(A run of records)

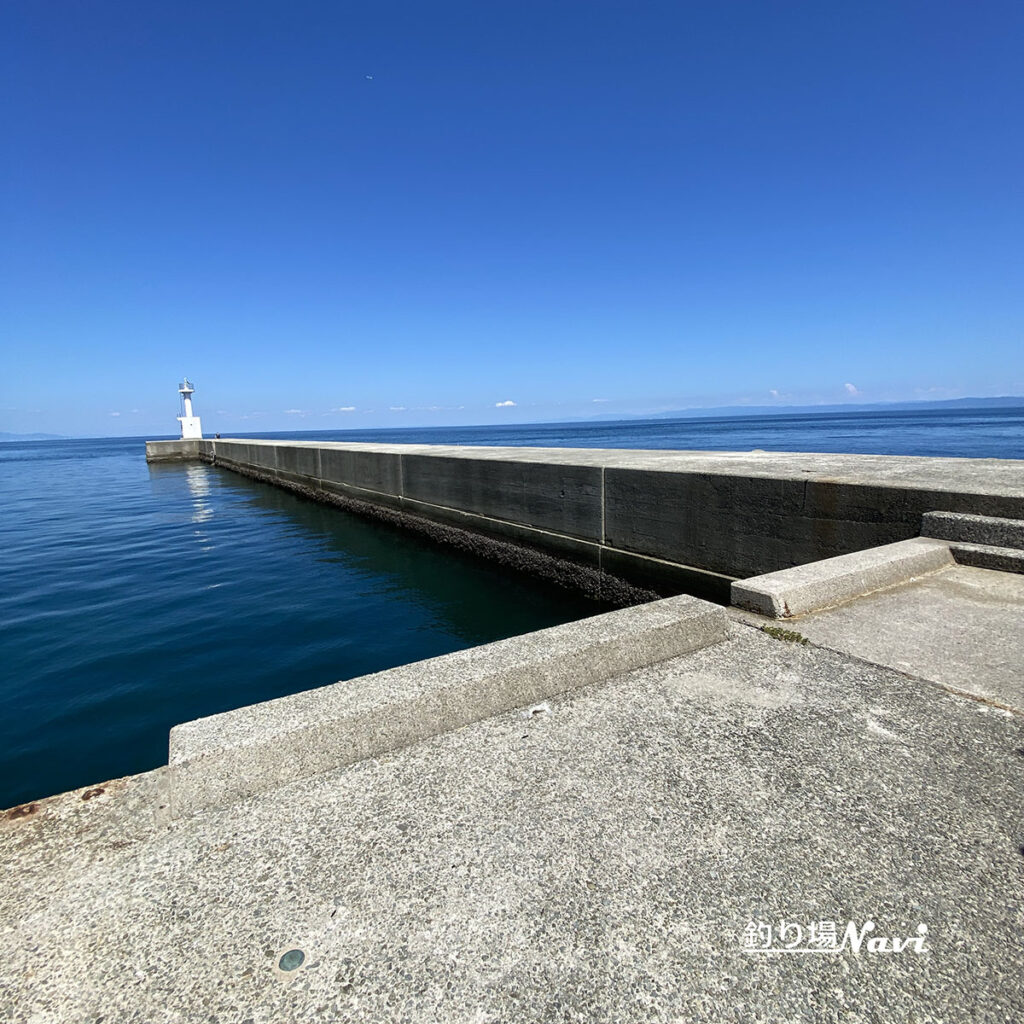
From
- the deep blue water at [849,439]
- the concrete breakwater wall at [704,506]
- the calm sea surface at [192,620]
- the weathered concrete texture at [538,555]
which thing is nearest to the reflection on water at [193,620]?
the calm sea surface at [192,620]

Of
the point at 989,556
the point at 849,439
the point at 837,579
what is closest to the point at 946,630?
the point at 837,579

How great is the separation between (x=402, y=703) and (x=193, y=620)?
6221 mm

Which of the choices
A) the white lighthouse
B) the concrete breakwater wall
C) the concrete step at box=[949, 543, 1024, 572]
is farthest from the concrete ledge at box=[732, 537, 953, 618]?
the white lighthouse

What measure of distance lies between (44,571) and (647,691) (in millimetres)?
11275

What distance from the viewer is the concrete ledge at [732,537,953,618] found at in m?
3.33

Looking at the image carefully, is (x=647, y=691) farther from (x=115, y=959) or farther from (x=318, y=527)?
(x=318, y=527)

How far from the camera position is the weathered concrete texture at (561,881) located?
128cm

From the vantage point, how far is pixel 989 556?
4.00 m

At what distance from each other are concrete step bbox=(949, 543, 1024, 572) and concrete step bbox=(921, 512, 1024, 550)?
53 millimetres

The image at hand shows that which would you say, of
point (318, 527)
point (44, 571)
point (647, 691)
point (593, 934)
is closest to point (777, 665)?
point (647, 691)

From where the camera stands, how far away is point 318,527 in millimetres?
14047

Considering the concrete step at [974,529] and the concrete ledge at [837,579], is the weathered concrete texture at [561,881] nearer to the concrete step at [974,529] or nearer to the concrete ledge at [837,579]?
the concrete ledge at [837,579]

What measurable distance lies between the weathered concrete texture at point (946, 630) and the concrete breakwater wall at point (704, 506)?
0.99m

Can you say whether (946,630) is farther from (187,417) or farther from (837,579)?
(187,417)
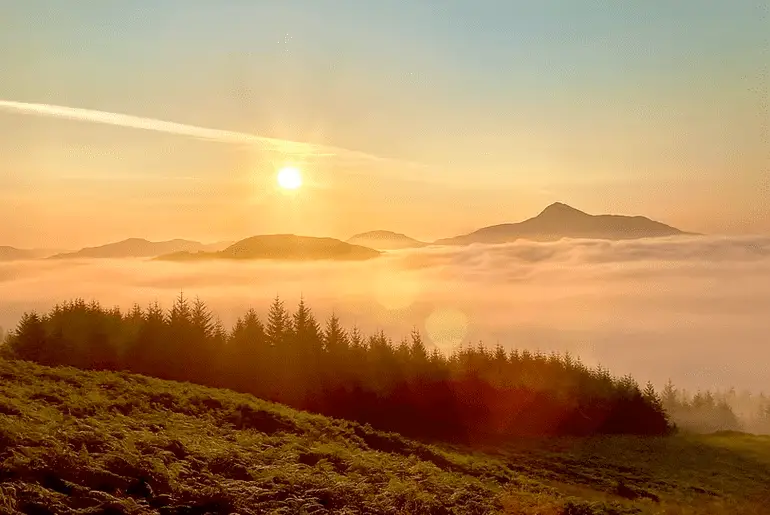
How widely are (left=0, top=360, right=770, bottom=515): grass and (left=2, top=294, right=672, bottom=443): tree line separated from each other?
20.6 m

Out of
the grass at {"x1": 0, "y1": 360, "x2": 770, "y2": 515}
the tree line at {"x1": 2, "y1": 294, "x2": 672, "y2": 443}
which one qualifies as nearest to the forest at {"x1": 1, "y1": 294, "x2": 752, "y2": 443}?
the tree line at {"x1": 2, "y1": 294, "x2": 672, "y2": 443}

- [Objective]: Copy every entry above word for word, but leave out the pictures.

- [The reply]:
From
- the deep blue water at [849,439]
- the concrete breakwater wall at [704,506]
- the calm sea surface at [192,620]
- the weathered concrete texture at [538,555]
which thing is nearest to the reflection on water at [193,620]?
the calm sea surface at [192,620]

Of
the point at 989,556
the point at 849,439
the point at 837,579
what is closest to the point at 946,630?
the point at 837,579

How great is the separation between (x=402, y=703) and (x=193, y=620)?
6221 mm

Which of the choices
A) the white lighthouse
B) the concrete breakwater wall
C) the concrete step at box=[949, 543, 1024, 572]
is farthest from the concrete ledge at box=[732, 537, 953, 618]?
the white lighthouse

What measure of distance lies between (44,571) and (647,691) (in millimetres)?
11275

What distance from the viewer is the concrete ledge at [732,537,953,618] found at in m?
3.33

Looking at the image carefully, is (x=647, y=691) farther from (x=115, y=959) or farther from (x=318, y=527)?
(x=318, y=527)

How far from the camera position is the weathered concrete texture at (561,881) located?
128cm

From the vantage point, how far is pixel 989 556?
4.00 m

At what distance from each other are concrete step bbox=(949, 543, 1024, 572) and concrete step bbox=(921, 512, 1024, 550)?
53 millimetres

The image at hand shows that which would you say, of
point (318, 527)
point (44, 571)
point (647, 691)
point (593, 934)
is closest to point (777, 665)?
point (647, 691)

From where the camera stands, how far away is point 318,527 in millimetres?
14047

Considering the concrete step at [974,529] and the concrete ledge at [837,579], is the weathered concrete texture at [561,881] nearer to the concrete step at [974,529] or nearer to the concrete ledge at [837,579]?
the concrete ledge at [837,579]

What measurable distance lies between the weathered concrete texture at point (946, 630) and the concrete breakwater wall at point (704, 506)?
0.99m

Can you say whether (946,630) is farther from (187,417) or farther from (837,579)?
(187,417)
How widely are (left=0, top=360, right=770, bottom=515): grass and (left=2, top=294, right=672, bottom=443): tree line separated from each other?
20.6 m

Out of
the grass at {"x1": 0, "y1": 360, "x2": 770, "y2": 515}
the tree line at {"x1": 2, "y1": 294, "x2": 672, "y2": 443}
which one qualifies as nearest to the forest at {"x1": 1, "y1": 294, "x2": 752, "y2": 443}?
the tree line at {"x1": 2, "y1": 294, "x2": 672, "y2": 443}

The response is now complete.